:: THE PROBLEM ::
When a line in the material beneath includes the word "траектории", add it to the count, and report the count alone.

:: MATERIAL FOR THIS EXERCISE ::
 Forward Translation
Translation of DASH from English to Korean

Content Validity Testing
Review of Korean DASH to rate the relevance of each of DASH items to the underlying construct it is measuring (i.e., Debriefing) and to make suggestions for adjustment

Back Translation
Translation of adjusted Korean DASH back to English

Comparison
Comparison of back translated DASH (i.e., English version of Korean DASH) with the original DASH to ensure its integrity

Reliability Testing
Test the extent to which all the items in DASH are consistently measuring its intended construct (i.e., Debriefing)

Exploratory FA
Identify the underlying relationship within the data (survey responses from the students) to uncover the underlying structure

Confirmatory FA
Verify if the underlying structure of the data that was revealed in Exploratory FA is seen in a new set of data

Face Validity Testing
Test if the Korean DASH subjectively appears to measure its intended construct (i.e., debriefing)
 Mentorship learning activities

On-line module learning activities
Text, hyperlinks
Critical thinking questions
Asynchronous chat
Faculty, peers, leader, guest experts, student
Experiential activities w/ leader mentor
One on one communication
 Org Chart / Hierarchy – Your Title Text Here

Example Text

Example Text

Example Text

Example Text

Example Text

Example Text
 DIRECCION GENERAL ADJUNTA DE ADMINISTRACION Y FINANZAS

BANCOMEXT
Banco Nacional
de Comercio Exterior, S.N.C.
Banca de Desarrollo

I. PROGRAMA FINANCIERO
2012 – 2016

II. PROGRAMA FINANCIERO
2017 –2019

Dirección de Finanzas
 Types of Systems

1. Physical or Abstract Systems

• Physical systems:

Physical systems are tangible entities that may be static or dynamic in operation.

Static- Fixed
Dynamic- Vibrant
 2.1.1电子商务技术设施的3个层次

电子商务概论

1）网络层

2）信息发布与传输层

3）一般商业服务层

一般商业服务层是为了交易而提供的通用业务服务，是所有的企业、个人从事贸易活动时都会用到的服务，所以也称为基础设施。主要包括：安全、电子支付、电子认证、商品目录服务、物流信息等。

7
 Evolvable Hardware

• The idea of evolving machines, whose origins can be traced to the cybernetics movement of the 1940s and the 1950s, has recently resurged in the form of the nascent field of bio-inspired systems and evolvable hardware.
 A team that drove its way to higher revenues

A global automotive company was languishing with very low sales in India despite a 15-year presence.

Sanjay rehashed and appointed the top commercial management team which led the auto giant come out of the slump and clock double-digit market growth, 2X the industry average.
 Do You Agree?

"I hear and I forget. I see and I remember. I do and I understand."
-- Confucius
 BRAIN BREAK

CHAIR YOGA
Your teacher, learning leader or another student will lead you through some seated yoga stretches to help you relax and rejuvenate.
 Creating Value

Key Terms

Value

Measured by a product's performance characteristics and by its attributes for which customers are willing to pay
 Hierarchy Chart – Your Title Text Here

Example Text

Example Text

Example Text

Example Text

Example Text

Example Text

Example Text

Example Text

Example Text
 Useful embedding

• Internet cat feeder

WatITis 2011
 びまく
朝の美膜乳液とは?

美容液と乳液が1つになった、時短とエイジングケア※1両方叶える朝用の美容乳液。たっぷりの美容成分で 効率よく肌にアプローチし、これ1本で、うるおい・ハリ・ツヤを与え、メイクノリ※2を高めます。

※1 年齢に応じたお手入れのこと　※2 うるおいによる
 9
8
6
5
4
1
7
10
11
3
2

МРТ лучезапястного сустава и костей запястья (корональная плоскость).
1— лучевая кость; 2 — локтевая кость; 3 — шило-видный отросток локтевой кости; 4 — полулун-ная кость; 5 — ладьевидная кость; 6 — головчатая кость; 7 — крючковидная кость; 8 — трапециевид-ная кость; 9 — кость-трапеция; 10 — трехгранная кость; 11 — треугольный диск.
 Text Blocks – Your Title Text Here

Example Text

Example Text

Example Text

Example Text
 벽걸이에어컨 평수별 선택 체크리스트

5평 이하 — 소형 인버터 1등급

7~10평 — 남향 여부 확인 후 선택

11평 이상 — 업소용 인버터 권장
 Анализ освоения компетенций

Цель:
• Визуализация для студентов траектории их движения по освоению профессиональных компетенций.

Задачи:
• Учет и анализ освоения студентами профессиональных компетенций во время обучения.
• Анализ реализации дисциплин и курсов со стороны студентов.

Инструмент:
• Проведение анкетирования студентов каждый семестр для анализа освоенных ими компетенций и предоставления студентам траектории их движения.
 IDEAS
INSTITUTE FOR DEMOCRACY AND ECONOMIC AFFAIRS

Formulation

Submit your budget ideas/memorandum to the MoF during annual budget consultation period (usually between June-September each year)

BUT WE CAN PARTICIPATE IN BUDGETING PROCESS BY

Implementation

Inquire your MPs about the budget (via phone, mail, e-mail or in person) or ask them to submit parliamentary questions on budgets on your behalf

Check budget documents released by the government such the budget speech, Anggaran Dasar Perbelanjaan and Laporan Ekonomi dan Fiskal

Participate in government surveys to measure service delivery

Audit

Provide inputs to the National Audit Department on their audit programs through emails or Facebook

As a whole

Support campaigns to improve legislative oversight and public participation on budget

:: YOUR SOLUTION ::
2